En este libro ella es la primera letra y el punto final de una historia trunca, que se alimentó de ilusiones imposibles, con besos que no fueron, con palabras pronunciadas temblorosamente, con un océano de lágrimas que murieron en los surcos de las mejillas, con el inocente rubor de las verdades a medias. Ella ahí, siempre ahí, inamovible como un peñasco, ahí como un acantilado, con el candor del alba y el morenaje de los céfiros. Para olvidarla, se contrataron hechiceros expertos en exorcismos, se hicieron pócimas según el vademécum de las pitonisas y como el patriarca hebreo, se amagaron sobre piras insensibles el sacrificio de niños inocentes, con resultados negativos.Ella sigue ahí, con la seducción de su sonrisa, con esos labios para los naufragios en la intimidad de las alcobas, con la estatua viva de su cuerpo tan perfecto como un cáliz de alabastro.
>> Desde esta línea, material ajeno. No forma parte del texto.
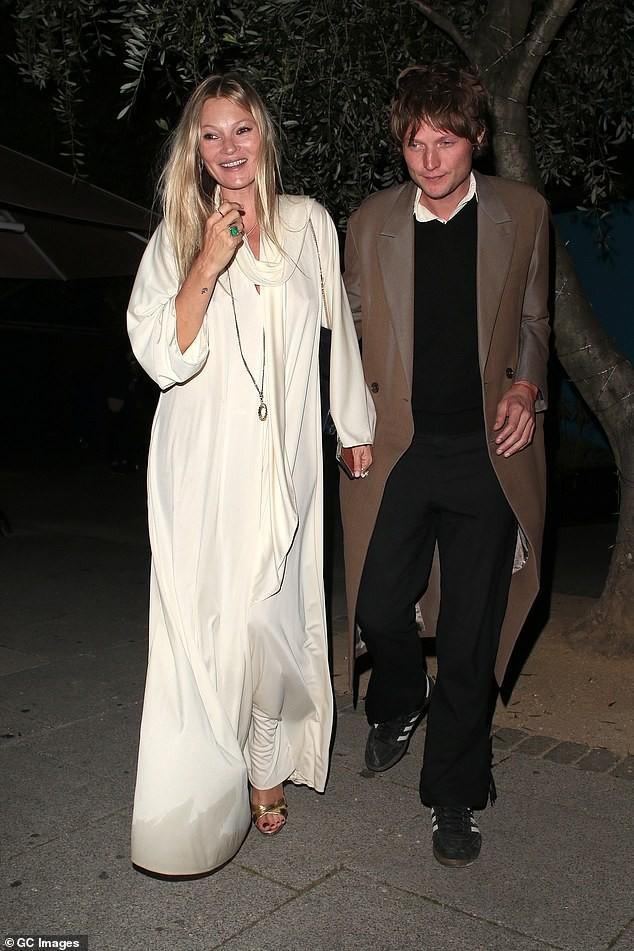 Con gái 18 tuổi của huyền thoại mẫu Kate Moss mặc lộ nội y hớ hênh phản cảm ảnh 2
El escritor fue incapaz de extinguirla . Quiso darle un retoque final con trémulos adioses, pero ella de quedó ahí, renaciendo todos los días en la imprenta de los olvidos, fatigando la imaginación para alimentar otros poemas, con esa deliciosa dictadura de las mujeres que son expertas en asaltos sorpresivos. Además, hizo robos continuados en el almacén del amor. Nadie sintió sus pasos de gacela, nadie la vió trepar por las escaleras, nadie la escuchó cuando descubrió la clave de la caja fuerte del corazón. El tímido escritor se quedó a medias en el boceto de esta diosa amurallada en caprichos, más hermosa que Cleopatra y mas dañina que Lucrecia Borgia. No contó que es diestra para los abordajes, que sabe agazaparse para no fallar en el ataque. No dijo que es mimosa, que tiene piel de porcelana, que camina sobre nubes de nácar y que es consentida de los dioses. Por qué no reveló que a ella la cuida la espada de San Gabriel, la protegen los arcángeles de la guerra, es la preferida del Santísimo que perdona los pecados y cuando llegue al cielo, comandará con su voz de alondra el coro de las vírgenes. Mientras tanto, ella sigue ahí, ahí, se interpone con su perfume balsámico, es veleidosa dictadora con sus melindres antojadizos y está salvaguardada con cerrojos irrompibles en su torre de oro puro. Solo ella sabe que este libro y este comentario fueron escritos bajo el amoroso yugo de su tiranía . ( Es inexplicable que este relato onírico haya surgido después de leer el libro “En un Rincón de Alma” de Carlos Arboleda González. O “talvez lo sé, mas no lo digo”).